## Instrucciones
1) Copia de nuevo el tramo del texto sobre los bonos del Banco Popular que va desde "En el año 2009, el" hasta "octubre de 2013.", y sustituye "vencían" por "expiraban".
2) Prosigue el texto sobre los bonos subordinados del Banco Popular a partir de su última oración.

## Documento fuente
--
LLEGAN LOS BONOS SUBORDINADOS DEL BANCO POPULAR

Los clientes de Banco Popular que invirtieron en bonos subordinados necesariamente convertibles han visto como el capital que invirtieron sufre una merma en torno al 80%.

Cuando se pensaba haberlo visto todo por lo que respecta a deficiente comercialización de productos financieros (swaps, venta masiva de  participaciones preferentes y obligaciones subordinadas, cláusulas suelo, etc.),  como  si  de la enésima secuela de una saga de terror se tratara, llegan ahora los BONOS SUBORDINADOS NECESARIAMENTE CANJEABLES DEL BANCO POPULAR.

¿Qué son y cómo se comportan estos BONOS SUBORDINADOS?

En el año 2009, el Banco Popular Español, SA  emitió los denominados “bonos subordinados necesariamente convertibles de Banco Popular Español, SA – I/2009”. Estos bonos – de 1.000 € de valor nominal cada uno- eran necesariamente convertibles en acciones de nueva emisión de la entidad.

Estos valores vencían el 23 de octubre de 2013.
--
## Datos
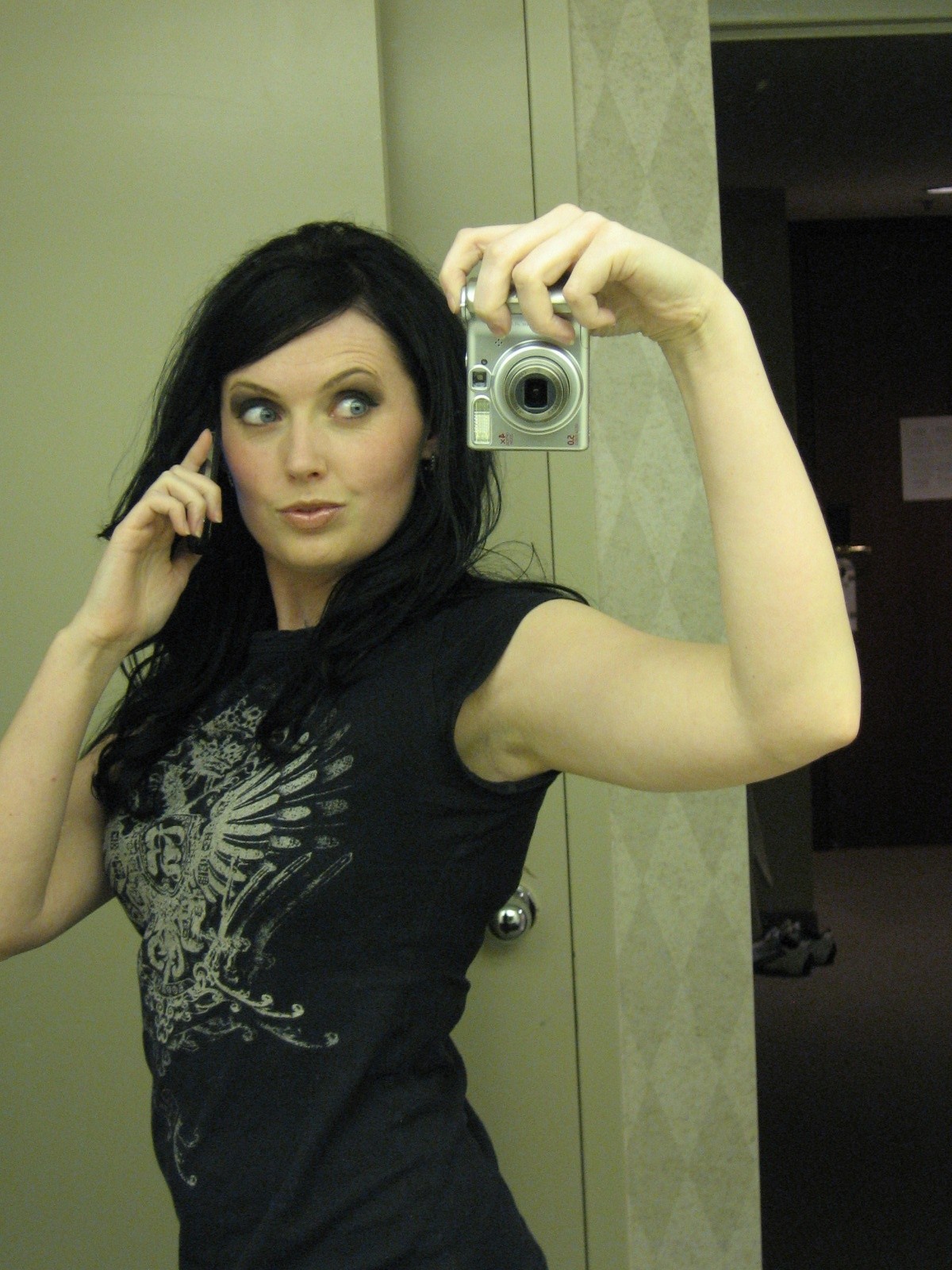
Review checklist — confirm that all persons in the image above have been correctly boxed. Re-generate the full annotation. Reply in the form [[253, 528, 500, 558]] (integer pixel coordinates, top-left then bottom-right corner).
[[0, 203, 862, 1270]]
--
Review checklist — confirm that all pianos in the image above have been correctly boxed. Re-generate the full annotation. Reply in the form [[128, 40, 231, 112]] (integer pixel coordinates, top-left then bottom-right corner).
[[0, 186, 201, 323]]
--
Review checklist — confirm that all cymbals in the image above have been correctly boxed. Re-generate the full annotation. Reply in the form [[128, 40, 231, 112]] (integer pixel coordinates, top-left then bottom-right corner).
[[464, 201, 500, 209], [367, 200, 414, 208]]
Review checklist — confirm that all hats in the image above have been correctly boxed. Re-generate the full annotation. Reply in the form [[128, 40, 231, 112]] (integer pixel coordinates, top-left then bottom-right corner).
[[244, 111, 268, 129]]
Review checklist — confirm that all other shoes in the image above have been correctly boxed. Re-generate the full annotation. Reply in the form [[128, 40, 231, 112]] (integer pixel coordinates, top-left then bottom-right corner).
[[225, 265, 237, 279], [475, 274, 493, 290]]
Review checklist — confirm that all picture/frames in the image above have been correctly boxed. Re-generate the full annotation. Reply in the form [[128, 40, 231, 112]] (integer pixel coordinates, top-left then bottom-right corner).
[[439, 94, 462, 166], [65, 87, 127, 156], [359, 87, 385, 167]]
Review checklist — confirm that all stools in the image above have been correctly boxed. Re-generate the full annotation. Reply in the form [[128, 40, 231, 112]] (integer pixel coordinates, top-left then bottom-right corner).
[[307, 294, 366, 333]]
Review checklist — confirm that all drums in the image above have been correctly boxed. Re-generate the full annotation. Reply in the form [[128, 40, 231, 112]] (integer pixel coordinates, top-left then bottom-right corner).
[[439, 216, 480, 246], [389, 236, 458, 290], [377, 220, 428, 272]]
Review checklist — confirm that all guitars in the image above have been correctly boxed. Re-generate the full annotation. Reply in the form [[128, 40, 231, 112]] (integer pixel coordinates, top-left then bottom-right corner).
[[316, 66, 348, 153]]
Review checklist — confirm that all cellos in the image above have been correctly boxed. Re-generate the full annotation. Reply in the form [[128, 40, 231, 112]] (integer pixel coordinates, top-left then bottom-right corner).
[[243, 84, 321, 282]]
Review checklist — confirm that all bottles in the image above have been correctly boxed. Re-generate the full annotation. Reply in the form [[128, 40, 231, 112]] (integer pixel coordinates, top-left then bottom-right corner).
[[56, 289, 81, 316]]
--
## Respuestas
1)
En el año 2009, el Banco Popular Español, SA  emitió los denominados “bonos subordinados necesariamente convertibles de Banco Popular Español, SA – I/2009”. Estos bonos – de 1.000 € de valor nominal cada uno- eran necesariamente convertibles en acciones de nueva emisión de la entidad.

Estos valores expiraban el 23 de octubre de 2013.

2)
Antes de  la fecha de vencimiento -año 2012- la entidad ofreció a sus titulares su canje por “Bonos Subordinados en Obligaciones Convertibles de Banco Popular Español SA-V11-15”. Estos bonos también eran necesariamente convertibles en acciones de la entidad y con un nuevo vencimiento el 25 de noviembre de 2015.

Llegada la fecha de vencimiento, los tenedores de este producto han visto como el valor establecido para realizar el canje por acciones -“precio de conversión”– se fijó en 17,61 € por acción, mientras que el valor actual en bolsa de esas acciones es de únicamente 3,30 €.

Ello significa que, el 25 de noviembre de 2015:

  • Un comprador ordinario compraba a 3,30 € por acción
  • Un titular de “bonos subordinados” tiene que comprarlas obligatoriamente a 17,61 € por acción.

El efecto es de dicha conversión supone:

  • Por cada bono de 1.000 € el tenedor obtiene 56 acciones
  • La venta actual de esas acciones –al precio de 3,30 €/acción- le reportarían 184,80 €
  • Si a esa cantidad le añadimos los intereses percibidos por el tenedor del bono, la pérdida puede quedar alrededor del 50 %

¿Qué pueden hacer los tendedores de Bonos convertibles?

No debemos olvidar que se trata de productos financieros de inversión de naturaleza compleja y arriesgada que junto a una buena rentabilidad inicial -7% el primer año- comportan una serie de riesgos inherentes a la propia aleatoriedad de las fluctuaciones del mercado.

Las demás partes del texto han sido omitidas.